Für Bundespräsident Heinz Fischer ist es ein glücklicher Zufall, dass er gerade heute, an seinem 75. Geburtstag, Werner Faymann mit der Regierungsbildung beauftragen kann. Dass er sich eine große, oder sagen wir „relativ große“ Koalition wünscht, ist kein Geheimnis. Der Wunsch wird in Erfüllung gehen, weil es die Alternative Schwarz-Blau-Stronach wegen des Milliardärs, der im Streit um Millionen sein Spielzeug demoliert, nicht mehr gibt. Und Wortmeldungen aus der SPÖ, die zwischen Minderheitsregierung und Opposition oszillieren, bringen auch nichts.

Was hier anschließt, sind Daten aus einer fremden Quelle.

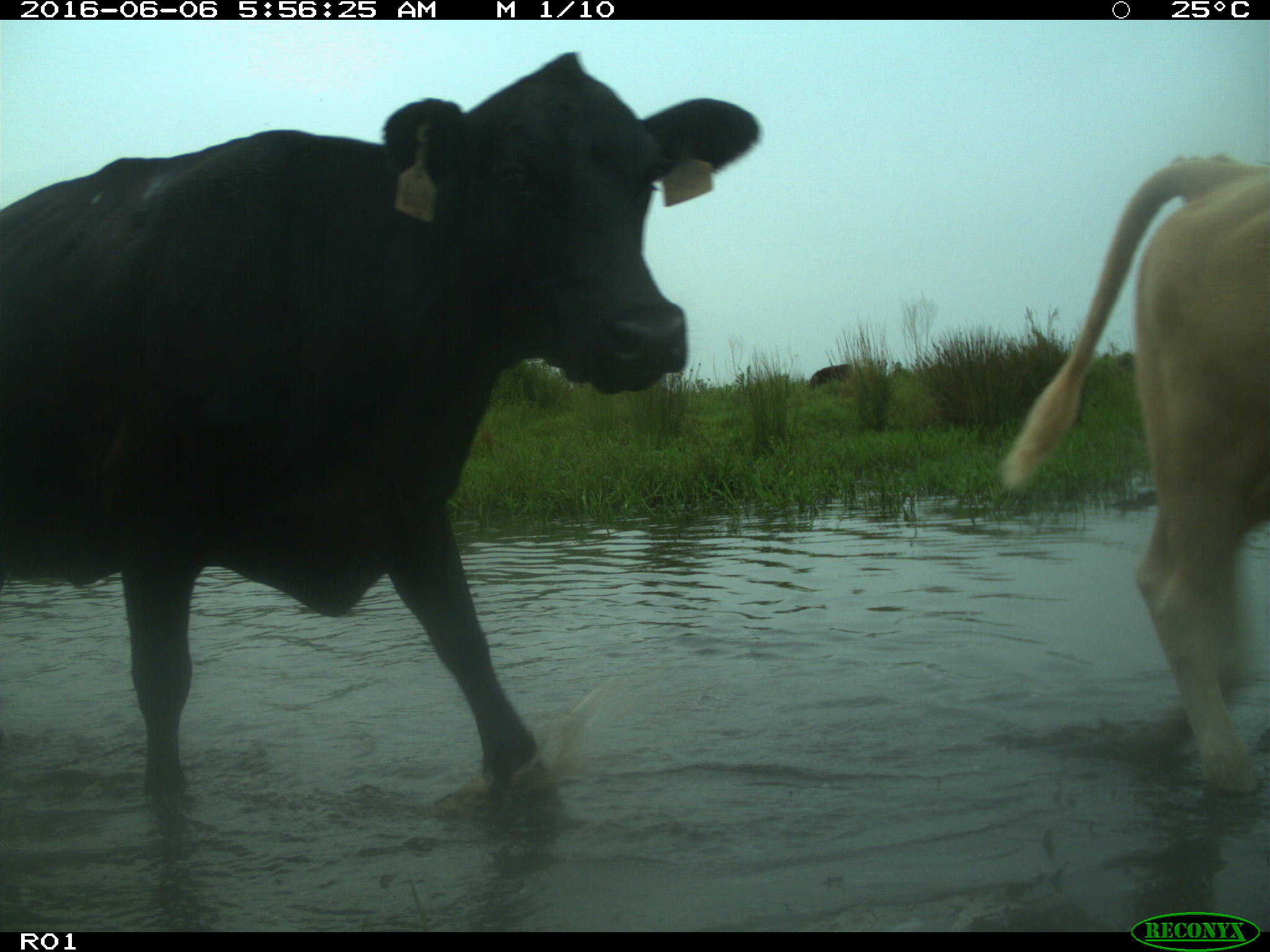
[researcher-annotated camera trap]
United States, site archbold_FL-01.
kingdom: Animalia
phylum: Chordata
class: Mammalia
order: Artiodactyla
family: Bovidae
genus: Bos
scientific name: Bos taurus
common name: domestic cow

Was also hindert Faymann und Spindelegger daran, ab sofort die wichtigsten Reformprojekte auszuhandeln? Verfassungsgerichts-Präsident Holzinger hat ganz richtig festgestellt, dass neue Kommissionen unnötig sind. Die vielen Fehlentwicklungen in der Bürokratie, bei der Behinderung von Unternehmen, in der Bildung und im Gesundheitswesen sind bekannt. Also her mit sinnvollen, nicht ideologieverseuchten Lösungen.

Gleichzeitig könnten alle im Parlament vertretenen Parteien einmal ein Gespräch über den Stil in der Politik beginnen. Wenn der Wiener FPÖ-Chef im Wahlkampf ausgerechnet vor dem Stephansdom herumbrüllt und „Knüppel aus dem Sack“ für alle Gegner der FPÖ fordert, ist das ein Tiefpunkt einer Hetzrhetorik, an die wir uns nicht gewöhnen dürfen.

Jetzt ist politische Führung gefragt und kein weiteres Wegducken vor der „Boulevarddemokratie“, wie der Politologe Plasser formuliert. Das muss vor allem die SPÖ verstehen, die diese mit Steuergeld gefördert hat, aber auch jene ÖVP-Politiker sollen nachdenken, denen große Schmeichelfotos lieber sind als kritische Analysen.